Locally structure-preserving div-curl operators for high order discontinuous Galerkin schemes

Abstract

We propose a novel Structure-Preserving Discontinuous Galerkin (SPDG) operator that recovers at the discrete level the algebraic property related to the divergence of the curl of a vector field, which is typically referred to as div-curl problem. A staggered Cartesian grid is adopted in 3D, where the vector field is naturally defined at the corners of the control volume, while its curl is evaluated as a cell-centered quantity. Firstly, the curl operator is rewritten as the divergence of a tensor, hence allowing compatible finite difference schemes to be devised and to be proven to mimic the algebraic div-curl property. Successively, a high order DG divergence operator is built upon integration by parts, so that the structure-preserving finite difference div-curl operator is exactly retrieved for first order discretizations. We further demonstrate that the novel SPDG schemes are capable of obtaining a zero div-curl identity with machine precision from second up to sixth order accuracy. Curl-grad operators follow as a consequence. In a second part, we show the applicability of these SPDG methods by solving the incompressible Navier-Stokes equations written in vortex-stream formulation. This hyperbolic system deals with divergence-free involutions related to the velocity and vorticity field as well as to the stream function, thus it provides an ideal setting for the validation of the novel schemes.
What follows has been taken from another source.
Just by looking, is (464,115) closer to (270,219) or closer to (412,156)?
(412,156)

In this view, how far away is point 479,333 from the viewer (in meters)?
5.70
A compatible discretization of the numerical viscosity is also proposed in order to maintain the structure-preserving property of the div-curl DG operators even in the presence of artificial or physical dissipative terms. Finally, to overcome the time step restriction dictated by the viscous sub-system, Implicit-Explicit (IMEX) Runge-Kutta time stepping techniques are tailored to handle the SPDG framework. Numerical examples show that the theoretical order of convergence is reached by this new class of methods, and prove the exact preservation of the incompressibility constraint.